Maine regulators are scrutinizing a Spanish energy giant’s agreement to buy the parent company of Central Maine Power Co. as they consider whether to approve the $2.5 billion deal.
Iberdrola is seeking to purchase the remaining 18.4% of shares of Avangrid Inc., CMP’s parent. Avangrid, a publicly traded company, would become privately held, exempt from disclosing with the U.S. Securities and Exchange Commission detailed reports on transactions and its financial performance.
Iberdrola said in March when it announced the deal that it wants to increase its exposure to Avangrid’s network of electricity and gas utilities in the United States.
As a privately held company, Avangrid would have “greater operational flexibility and be relieved of the public reporting requirements under the U.S. federal securities laws,” the Connecticut-based utility said in a regulatory filing.
For example, Avangrid would not have had to file a July 8 disclosure of a subsidiary’s multimillion-dollar sale of a federal lease to Virginia Electric and Power Co.
Iberdrola’s desire for full ownership of Avangrid is in response to major changes in the industry, including volatile prices of commodities such as natural gas, greater regulatory oversight that has led to more uncertainty and a continuing need to raise capital to sustain growth, Avangrid said in a regulatory filing.

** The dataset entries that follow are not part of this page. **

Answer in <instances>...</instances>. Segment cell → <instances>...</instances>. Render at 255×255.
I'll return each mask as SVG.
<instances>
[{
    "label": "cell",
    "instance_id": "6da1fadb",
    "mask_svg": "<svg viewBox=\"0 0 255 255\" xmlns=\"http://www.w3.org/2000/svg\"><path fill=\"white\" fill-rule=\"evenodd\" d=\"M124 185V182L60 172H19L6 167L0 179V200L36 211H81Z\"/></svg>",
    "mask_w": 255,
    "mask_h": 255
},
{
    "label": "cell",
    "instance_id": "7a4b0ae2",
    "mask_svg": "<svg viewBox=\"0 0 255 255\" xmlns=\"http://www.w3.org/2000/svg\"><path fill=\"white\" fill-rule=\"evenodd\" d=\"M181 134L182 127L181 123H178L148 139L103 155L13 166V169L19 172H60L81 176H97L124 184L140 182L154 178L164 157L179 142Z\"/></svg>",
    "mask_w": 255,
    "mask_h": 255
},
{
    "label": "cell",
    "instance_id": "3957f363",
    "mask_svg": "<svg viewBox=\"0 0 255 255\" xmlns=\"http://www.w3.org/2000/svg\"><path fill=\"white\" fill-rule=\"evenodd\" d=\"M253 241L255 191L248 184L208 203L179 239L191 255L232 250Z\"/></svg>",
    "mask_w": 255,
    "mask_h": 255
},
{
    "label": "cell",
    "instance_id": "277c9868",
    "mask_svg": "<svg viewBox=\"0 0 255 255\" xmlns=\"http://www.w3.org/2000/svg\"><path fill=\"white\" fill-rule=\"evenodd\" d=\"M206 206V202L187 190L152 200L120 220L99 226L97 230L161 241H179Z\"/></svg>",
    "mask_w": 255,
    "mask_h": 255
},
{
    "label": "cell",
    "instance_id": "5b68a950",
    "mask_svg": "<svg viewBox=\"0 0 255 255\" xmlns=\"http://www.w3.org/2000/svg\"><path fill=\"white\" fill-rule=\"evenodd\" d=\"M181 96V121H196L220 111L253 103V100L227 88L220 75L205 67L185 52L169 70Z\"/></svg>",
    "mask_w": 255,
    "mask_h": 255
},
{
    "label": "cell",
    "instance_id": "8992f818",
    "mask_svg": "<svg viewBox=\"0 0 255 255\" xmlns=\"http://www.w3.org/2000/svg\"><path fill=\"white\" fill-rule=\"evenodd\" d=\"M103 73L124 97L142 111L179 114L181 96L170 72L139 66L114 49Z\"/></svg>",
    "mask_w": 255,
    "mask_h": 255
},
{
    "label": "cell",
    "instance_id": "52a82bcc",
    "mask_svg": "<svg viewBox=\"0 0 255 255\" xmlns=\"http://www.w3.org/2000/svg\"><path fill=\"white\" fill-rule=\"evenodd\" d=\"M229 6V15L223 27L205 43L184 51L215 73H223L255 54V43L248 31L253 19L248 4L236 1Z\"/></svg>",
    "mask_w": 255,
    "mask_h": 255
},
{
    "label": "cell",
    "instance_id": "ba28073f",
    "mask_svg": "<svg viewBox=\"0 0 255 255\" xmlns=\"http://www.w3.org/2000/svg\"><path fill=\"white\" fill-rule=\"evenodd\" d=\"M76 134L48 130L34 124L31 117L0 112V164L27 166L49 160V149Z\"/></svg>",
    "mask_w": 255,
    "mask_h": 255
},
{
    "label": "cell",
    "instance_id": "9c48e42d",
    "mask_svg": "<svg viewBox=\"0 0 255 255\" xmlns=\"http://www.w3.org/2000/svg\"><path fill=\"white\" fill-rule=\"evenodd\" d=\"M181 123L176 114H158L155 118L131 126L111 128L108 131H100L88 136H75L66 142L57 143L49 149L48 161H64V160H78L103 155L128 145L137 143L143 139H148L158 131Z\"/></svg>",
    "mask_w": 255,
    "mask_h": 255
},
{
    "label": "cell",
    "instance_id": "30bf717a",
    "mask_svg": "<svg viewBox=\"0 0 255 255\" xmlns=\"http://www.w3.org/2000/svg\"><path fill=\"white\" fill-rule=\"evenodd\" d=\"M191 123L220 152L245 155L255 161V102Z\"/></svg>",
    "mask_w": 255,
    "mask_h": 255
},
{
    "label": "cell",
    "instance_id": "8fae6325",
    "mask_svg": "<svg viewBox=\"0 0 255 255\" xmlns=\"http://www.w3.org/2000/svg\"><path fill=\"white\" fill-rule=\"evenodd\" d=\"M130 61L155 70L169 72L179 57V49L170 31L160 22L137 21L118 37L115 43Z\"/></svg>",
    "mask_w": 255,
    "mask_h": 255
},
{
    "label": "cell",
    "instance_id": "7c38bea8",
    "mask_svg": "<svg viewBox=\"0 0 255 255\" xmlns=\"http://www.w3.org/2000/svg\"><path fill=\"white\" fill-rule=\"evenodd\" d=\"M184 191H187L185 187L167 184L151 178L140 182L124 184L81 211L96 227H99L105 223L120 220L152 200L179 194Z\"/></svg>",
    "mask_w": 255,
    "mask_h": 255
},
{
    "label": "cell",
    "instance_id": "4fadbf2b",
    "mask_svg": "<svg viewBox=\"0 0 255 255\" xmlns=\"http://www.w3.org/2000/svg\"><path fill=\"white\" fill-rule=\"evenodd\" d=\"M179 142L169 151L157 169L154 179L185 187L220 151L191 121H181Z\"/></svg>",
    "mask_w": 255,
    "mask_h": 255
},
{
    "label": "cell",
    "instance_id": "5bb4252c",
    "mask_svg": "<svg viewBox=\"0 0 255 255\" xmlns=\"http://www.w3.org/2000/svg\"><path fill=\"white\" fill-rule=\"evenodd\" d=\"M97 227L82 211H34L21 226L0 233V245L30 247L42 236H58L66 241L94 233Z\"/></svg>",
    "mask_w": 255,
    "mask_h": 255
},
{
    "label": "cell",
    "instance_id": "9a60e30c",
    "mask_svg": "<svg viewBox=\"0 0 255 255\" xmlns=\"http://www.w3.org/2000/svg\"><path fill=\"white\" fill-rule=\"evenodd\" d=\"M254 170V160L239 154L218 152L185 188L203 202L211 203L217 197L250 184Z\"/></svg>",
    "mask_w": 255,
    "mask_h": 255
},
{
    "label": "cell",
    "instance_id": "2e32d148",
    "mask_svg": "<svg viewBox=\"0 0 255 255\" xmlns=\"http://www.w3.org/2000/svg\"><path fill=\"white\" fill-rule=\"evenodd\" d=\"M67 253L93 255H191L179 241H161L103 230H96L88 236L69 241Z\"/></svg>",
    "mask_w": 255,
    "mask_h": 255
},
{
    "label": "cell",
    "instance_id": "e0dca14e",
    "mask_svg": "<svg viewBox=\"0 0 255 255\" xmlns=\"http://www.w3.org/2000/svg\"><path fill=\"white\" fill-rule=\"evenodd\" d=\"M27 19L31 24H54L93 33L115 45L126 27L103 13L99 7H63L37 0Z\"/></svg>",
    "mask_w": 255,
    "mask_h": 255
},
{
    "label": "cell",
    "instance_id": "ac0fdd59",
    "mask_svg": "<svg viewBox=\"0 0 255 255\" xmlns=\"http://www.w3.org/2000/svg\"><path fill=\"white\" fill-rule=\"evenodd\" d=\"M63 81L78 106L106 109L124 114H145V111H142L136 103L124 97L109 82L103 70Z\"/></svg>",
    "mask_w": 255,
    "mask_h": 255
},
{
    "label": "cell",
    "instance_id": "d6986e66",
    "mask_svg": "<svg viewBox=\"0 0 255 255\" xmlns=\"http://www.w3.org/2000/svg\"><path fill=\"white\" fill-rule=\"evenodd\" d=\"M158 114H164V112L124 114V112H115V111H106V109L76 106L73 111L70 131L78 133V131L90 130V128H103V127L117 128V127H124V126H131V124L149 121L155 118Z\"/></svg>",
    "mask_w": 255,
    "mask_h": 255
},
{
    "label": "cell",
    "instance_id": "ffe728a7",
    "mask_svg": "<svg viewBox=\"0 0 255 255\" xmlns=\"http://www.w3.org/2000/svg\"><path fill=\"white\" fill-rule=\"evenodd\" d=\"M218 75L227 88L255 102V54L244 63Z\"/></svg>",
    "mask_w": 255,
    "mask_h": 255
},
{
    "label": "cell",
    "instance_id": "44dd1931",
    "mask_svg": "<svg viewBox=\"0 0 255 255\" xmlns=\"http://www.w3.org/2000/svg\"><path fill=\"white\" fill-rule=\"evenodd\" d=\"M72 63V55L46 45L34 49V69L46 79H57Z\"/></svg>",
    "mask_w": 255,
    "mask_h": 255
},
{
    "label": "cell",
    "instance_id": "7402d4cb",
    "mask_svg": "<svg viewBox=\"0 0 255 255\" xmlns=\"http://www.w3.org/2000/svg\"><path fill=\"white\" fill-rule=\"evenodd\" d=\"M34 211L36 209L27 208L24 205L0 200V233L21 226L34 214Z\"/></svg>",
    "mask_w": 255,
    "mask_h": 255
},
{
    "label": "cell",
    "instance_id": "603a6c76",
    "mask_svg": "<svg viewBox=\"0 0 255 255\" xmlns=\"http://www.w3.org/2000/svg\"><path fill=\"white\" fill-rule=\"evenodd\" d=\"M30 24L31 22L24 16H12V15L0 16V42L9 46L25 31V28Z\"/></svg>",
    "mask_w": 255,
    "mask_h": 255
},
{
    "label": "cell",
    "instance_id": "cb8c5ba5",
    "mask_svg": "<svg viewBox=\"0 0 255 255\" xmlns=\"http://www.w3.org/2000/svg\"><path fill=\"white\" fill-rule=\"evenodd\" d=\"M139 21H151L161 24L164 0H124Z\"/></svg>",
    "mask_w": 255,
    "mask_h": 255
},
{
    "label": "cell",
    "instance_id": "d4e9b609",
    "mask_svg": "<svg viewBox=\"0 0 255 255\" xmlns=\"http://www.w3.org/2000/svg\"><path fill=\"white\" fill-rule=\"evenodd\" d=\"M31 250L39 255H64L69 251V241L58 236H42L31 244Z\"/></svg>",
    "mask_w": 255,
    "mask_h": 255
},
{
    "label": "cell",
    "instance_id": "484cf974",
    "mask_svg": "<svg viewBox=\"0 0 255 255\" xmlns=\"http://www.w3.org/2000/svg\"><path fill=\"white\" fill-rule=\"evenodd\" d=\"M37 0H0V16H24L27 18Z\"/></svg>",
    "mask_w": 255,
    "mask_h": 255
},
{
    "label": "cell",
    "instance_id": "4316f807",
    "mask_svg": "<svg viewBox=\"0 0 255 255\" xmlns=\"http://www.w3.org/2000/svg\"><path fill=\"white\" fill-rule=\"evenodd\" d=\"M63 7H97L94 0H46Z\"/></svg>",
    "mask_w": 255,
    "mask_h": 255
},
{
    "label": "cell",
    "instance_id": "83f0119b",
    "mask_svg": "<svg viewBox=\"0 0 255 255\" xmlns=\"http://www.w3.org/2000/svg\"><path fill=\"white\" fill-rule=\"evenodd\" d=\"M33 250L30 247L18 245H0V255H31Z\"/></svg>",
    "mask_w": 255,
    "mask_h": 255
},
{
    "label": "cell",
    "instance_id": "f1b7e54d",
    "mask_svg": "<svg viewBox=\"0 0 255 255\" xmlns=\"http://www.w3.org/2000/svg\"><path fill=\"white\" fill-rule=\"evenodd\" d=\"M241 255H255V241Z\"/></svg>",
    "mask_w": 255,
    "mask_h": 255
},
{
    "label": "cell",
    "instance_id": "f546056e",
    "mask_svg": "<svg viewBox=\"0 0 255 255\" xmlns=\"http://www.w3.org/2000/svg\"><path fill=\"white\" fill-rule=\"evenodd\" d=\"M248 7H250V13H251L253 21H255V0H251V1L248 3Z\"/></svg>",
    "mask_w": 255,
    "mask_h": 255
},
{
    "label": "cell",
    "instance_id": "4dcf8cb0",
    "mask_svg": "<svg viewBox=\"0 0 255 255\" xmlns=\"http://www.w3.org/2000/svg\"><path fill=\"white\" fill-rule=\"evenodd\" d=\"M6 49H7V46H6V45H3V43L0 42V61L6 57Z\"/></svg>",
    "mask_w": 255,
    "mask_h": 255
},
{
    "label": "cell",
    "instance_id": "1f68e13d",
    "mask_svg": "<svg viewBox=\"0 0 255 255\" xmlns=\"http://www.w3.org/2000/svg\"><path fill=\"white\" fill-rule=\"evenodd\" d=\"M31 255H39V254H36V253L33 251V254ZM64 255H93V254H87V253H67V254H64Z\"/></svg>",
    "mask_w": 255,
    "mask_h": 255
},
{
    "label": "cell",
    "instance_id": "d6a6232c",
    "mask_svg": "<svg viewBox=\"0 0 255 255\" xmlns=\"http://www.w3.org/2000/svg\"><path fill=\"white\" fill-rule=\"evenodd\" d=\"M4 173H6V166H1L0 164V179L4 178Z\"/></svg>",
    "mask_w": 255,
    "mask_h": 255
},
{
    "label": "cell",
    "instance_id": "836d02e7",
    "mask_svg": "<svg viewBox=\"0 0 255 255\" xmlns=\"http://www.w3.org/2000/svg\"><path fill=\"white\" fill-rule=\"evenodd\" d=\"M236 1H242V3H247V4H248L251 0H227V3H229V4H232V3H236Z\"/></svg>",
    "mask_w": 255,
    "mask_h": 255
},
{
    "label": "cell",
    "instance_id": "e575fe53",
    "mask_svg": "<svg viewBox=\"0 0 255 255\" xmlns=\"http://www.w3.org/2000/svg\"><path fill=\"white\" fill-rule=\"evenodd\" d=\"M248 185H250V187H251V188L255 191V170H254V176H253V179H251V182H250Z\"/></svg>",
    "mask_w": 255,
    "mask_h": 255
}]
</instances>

CMP asked the state Public Utilities Commission to waive a state law requiring a review of the deal.
In 2008, regulators authorized Iberdrola’s acquisition of 100% of the stock of Energy East, a predecessor of Avangrid, CMP said. As a result, Iberdrola indirectly owned 100% of the common shares of CMP and Maine Natural Gas through Iberdrola USA Inc., a wholly owned subsidiary that merged with UIL Holdings in 2015 to form Avangrid.
The deal will “not result in a change in control” of the electric utility and Maine Natural Gas, will “only modestly increase” Iberdrola’s ownership share of Avangrid, and will have no effect on customers, the utility told regulators.
Iberdrola’s move raises the issue of foreign ownership that figured prominently in last year’s unsuccessful campaign to replace CMP and Versant Power with a publicly owned and controlled utility. Critics say revenue and profit generated in Maine benefit the foreign owners of CMP and Versant, which is owned by Enmax, a Canadian energy company.
Our Power, an advocacy group that campaigned for the public utility, disputes CMP’s claims that tighter ownership by Iberdrola will change little, if anything. It says the Iberdrola-Avangrid deal will transfer ownership and control of the utility, directly influencing the accountability and transparency.
Treating Avangrid’s assets and business “as entirely its own involves a very fundamental change in the nature and extent of Iberdrola’s power over this public utility holding parent company,” it said.
Industry analyst John Quackenbush, president of JQ Resources, said foreign ownership of utilities is “fairly common.” Competition for investments is global and most utilities have between 10% and 15% foreign ownership and some are as high as 100%, he said.
The PUC allowed Our Power to be an intervenor in the case, citing its interest in “local control” and saying at least one member is a CMP ratepayer.
Intervenors receive official documents and may participate in PUC meetings. Mandatory intervention is granted to individuals or groups “substantially and directly” affected by regulatory proceedings and to government agencies, according to the PUC. For other groups, regulators decide who may intervene.
CMP objected to Our Power’s request to intervene. The group may seek “broad and intrusive” access to documents, not to help regulators consider CMP’s corporate ownership, “but rather to engage in a fishing expedition” to advance its political interests, CMP said.
CMP serves more than 636,000 electricity customers in southern and Central Maine. Maine Natural Gas has about 6,000 customers.
The PUC is expected to review information and testimony through mid-November.